• EXERCISE TEXT
The system (1) is said to be regular if there exists a constant complex \({s_{0}}\) such that \(\det ({s_{0}}E - A) \ne 0\).

Before giving our ILC law, basic assumptions for the system (1) are first given as follows.

Assumption 1

For the given desired output trajectory \(y_{d} {(t)}\), there exists a desired control input \({u_{d}}(t)\) such that

$$ \textstyle\begin{cases} {E{x_{d}} ( {t + 1} ) = A{x_{d}} ( t ) + B{u_{d}} ( t ) }, \\ {{y_{d}}(t) = C{x_{d}} ( t ) }, \end{cases} $$

where \(x_{d}{(t)}\) is the desired state.

• CHECK YOUR UNDERSTANDING
**a)** According to the ILC passage, under what condition is system (1) said to be regular?
**b)** Write the next few sentences of the ILC passage, starting after its final sentence.
The rows are not required for any part of this exercise.

• DATA EXTRACTS
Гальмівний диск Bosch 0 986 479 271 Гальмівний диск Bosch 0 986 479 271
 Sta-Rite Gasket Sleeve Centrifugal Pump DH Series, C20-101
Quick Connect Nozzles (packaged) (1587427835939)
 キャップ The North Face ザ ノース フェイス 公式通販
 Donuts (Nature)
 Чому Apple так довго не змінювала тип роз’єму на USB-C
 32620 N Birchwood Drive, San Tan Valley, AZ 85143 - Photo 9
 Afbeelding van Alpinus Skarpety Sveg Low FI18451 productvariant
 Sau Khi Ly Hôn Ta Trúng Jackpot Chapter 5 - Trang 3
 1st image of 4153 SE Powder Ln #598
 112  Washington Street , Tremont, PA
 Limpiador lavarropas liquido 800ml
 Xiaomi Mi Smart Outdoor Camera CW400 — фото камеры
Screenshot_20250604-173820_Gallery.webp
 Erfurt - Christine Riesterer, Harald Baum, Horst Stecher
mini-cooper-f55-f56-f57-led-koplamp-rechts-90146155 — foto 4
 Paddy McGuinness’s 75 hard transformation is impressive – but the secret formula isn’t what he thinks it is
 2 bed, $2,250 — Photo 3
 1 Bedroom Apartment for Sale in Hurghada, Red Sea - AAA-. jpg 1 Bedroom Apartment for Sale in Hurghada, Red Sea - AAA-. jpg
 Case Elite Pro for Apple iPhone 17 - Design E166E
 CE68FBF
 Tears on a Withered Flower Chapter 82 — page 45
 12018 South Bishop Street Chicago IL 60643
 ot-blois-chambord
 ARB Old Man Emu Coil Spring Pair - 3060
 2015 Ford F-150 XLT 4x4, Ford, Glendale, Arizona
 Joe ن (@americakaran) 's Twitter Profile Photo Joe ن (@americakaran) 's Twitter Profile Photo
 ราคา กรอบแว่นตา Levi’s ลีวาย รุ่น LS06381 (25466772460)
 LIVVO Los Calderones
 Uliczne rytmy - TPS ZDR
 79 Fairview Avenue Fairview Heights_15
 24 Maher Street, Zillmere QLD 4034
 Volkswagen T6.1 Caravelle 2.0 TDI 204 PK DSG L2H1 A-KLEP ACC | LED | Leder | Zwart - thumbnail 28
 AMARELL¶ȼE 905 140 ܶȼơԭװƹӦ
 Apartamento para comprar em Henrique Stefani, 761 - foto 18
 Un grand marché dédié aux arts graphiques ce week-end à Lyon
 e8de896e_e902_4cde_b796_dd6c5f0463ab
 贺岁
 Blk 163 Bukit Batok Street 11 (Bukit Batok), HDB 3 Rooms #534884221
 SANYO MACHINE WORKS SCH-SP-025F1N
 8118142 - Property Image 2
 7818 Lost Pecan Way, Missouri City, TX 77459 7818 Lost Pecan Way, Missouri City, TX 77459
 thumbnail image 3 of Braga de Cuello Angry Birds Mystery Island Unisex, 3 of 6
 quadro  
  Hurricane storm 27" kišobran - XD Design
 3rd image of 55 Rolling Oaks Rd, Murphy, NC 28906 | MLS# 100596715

• ANSWERS
**a)** System (1) is regular if there exists a constant complex \(s_{0}\) such that \(\det(s_{0}E - A) \ne 0\).

**b)**
Assumption 2

The initial resetting condition holds for all iterations, i.e.,

$$ {x _{k}}(0) = {x_{d}}(0), \quad k = 0,1,2, \ldots, $$

where \({x_{d}}(0)\) is the initial value of the desired state.

Assumption 3

([9])

The system (1) is regular, controllable and observable.

Given a desired output trajectory \(y_{d}{(t)}\), the target of this paper is to design an appropriate learning algorithm and generate the control sequence \(u_{k}{(t)}\), such that the system output \(y_{k}{(t)}\) can track the desired trajectory \(y_{d}{(t)}\) as the iteration number increases.

3 Convergence analysis of the algorithm

In this paper, we adopt the following closed-loop PD-type learning algorithm:

$$ {u_{k+1}}(t) = {u_{k}}(t) + \Gamma {e_{k+1}}(t + 1)+K{e_{k+1}}(t), $$
(2)

where \({\Gamma }, K\in {{{R}}^{m\times r}}\) are the learning gain matrices, and \({e_{k}}(t) = {y_{d}}(t) - {y_{k}}(t)\) is the output tracking error at the kth iteration.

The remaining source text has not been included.